● **DOKUMENTAUSSCHNITT**
Frage an Joachim Pfeiffer von Klaus L. bezüglich Wirtschaft

Sehr geehrter Herr Dr. Pfeiffer,

"So spart Ökostrom Milliiarden" war eine der Kernaussagen, die in dem ARD-Magazin Monitor vom 21.10.10 aufgestellt wurde.
Begründet wird das damit, dass bei zusätzlicher Einspeisung von Solarstrom der Börsenpreis an der Leipziger Strombörse sinkt.
Das ist wohl tatsächlich so, wobei mir nicht klar ist, warum der Strompreis sinkt, wenn Solarstrom mit 30 Cent (oder noch mehr) Einspeisevergütung konventionellen Strom mit Kosten von max. 5 bis 7 Cent verdrängt.
Monitor behauptete weiter, dass der Vorteil aus dem gesunkenen Börsenpreis "in den Gewinnmargen der großen Stromkonzerne" landet, aber nicht an die Kunden weitergegeben wird. Andererseits ist in den Geschäftsberichten von RWE oder Eon zu lesen, dass die jährlich produzierte Strommenge jeweils fast komplett im voraus verkauft wird.
Warum bewirkt ein höherer Solarstromanteil einen niedrigeren Börsenpreis ? Verdienen die großen Stromkonzerne tatsächlich jährlich "3 bis 5 Milliarden" (Monitor) durch den
gesunkenen Börsenpreis ?
Oder wer verdient überhaupt daran, und wer sind evtl. die Verlierer ?

Unklar ist mir auch, ob Atomstrom massiv staatlich gefördert wird bzw wurde.
So behauptet die WDR-Sendung Quarks & Co vom 9.11.10, dass "die in den Atomsektor gepumpten staatlichen Gelder" bis heute 204 Milliarden betragen, was 4,3 Cent/kWh entsprechen würde.

● **ROHDATEN**
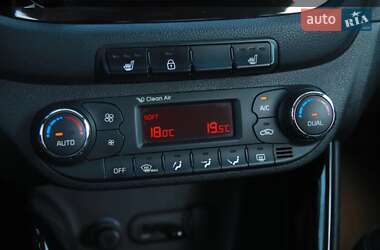 Универсал Kia Ceed 2013 в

● **WAS ZU TUN IST**
Fasse die Frage an Joachim Pfeiffer in genau zwei Sätzen zusammen.

● **ERGEBNIS FOLGT**
Klaus L. möchte von Joachim Pfeiffer wissen, warum ein höherer Solarstromanteil den Börsenpreis an der Leipziger Strombörse senkt und ob die großen Stromkonzerne, wie das ARD-Magazin Monitor behauptet, jährlich 3 bis 5 Milliarden an dem gesunkenen Preis verdienen, obwohl RWE und Eon laut ihren Geschäftsberichten ihre Strommenge fast komplett im Voraus verkaufen. Außerdem fragt er, wer überhaupt daran verdient, wer die Verlierer sind und ob Atomstrom massiv staatlich gefördert wird oder wurde, wie es die WDR-Sendung Quarks & Co darstellt.